Andressa Estrela Lima
Imagem: Petros Karystinos, 1990. |
“Hoje faz-se
sofrer a velha dor de sempre
hoje faz-se morrer a velha morte de sempre
(...)”
(POLARI, 1979, p. 31).
O trauma possui um papel relevante
na vida do ser humano, porque costuma intervir na vivência de quem é afetado
por atos violentos, sejam eles passivos ou ativos, havendo reações diante da
perversidade pela qual o indivíduo passou. Com relação a essa temática, temos
uma espécie de abalo operado no sujeito atingido, que, consequentemente,
costuma ter dificuldades em assimilar, e superar, o ocorrido. Assim, segundo
Jaime Ginzburg, em Crítica em tempos de
violência: “A definição de trauma, diferentemente, aponta para a
precariedade das condições de funcionamento da consciência. O impacto violento
do trauma se associa ao despreparo do sujeito para elaborar e superar a
vivência e, mais ainda, para o conhecimento claro do que foi vivido. Como
excesso e ultrapassagem, o trauma é por si mesmo marca dos limites do sujeito
em sua própria autoconsciência”.
O
trauma quando expresso na obra literária apresenta uma espécie de pausa na vida
do sujeito representado, pois ele não consegue esquecer os momentos dolorosos
que ficaram cravados em sua memória, como confirma Feliciano Bezerra Filho e
Silvana Maria dos Santos em Literatura e política: “Em geral, aqueles
que são vítimas da tortura carregam consigo chagas traumáticas profundas. A
experiência do trauma é ‘aquela que não pode ser totalmente assimilada enquanto
ocorre’”.
A assimilação desse impacto vai
ocorrer tardiamente dentro do sujeito, uma vez que o trauma paralisa
mentalmente quem o sofre, e é mais comum que o ser afetado relembre com mais
facilidade o que aconteceu ao próximo e não a ele diretamente, devido a essa
incapacidade causada pela dor. A desordem nos pensamentos é fruto da
articulação imprecisa do passado com as memórias do presente, visto que o
indivíduo não sabe dizer se certos eventos aconteceram com ele ou com seu
próximo, devido as cargas excessivas de dores físicas e psicológicas
vivenciadas.
Nesse sentido, o personagem central
da trama de Na teia do sol (2004), de Menalton Braff, representa como é
viver constantemente imerso nas memórias traumáticas. O enredo trata de um
preso político, chamado André, codinome Tito, que se encontra refugiado em um
terreno campestre. Ao longo da narrativa, o personagem central explicita ao
leitor como e porque ele se encontra praticamente isolado. A maior parte da
obra se constitui em formato de monólogo interior, no qual André rememora seu
passado em consonância com o seu presente, deixando claras as suas poucas
possibilidades de futuro.
O contexto histórico da narrativa se
constrói em torno da ditadura militar brasileira, de cujos representantes o
protagonista se esconde por ter sido militante e por ter combatido o sistema
vigente. O narrador personagem, ao se isolar do mundo, perde o contato com sua
família, com sua namorada e com seus companheiros, tendo como companhia apenas
um cachorro e raras visitas, a quem chama de Velho e Guma.

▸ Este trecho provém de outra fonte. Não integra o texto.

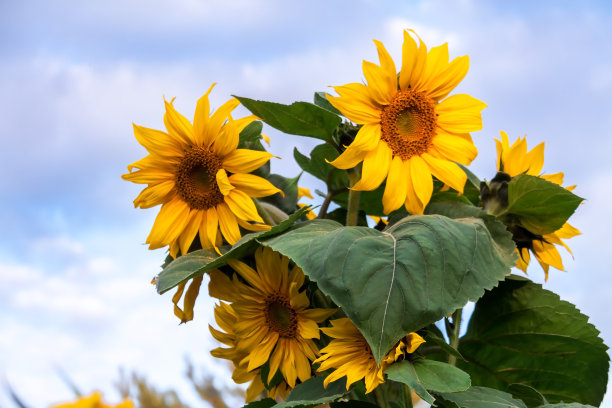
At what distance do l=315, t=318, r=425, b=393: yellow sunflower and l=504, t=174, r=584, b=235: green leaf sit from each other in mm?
248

O constante medo de ser capturado e
a tristeza enorme que sente pela vida que abandonou, fazem com que André se
configure em um ser angustiado, fragmentado e melancólico, rememorando sua
vida, principalmente eventos passados relacionados à sua prisão e à de seus
companheiros.
A partir de uma reflexão sobre os
porquês da situação em que o protagonista se encontra, existe a presença
irrefutável de vários tipos de violência em sua vida, como a violência física e
a psicológica, seja com ele mesmo ou com terceiros. Diante desses casos, os
eventos perturbadores são rememorados com frequência.
Logo, a situação de violência que mais
perturba André, além de aparecer por toda a trama, é de uma mulher grávida
sendo espancada à luz do sol por um militar: “Quando ela tentou juntar a bolsa,
que tinha caído com a primeira bordoada, uma cacetada nas costas, com fúria, e
então ela se espichou toda, esmagando em cima da calçada o ventre volumoso.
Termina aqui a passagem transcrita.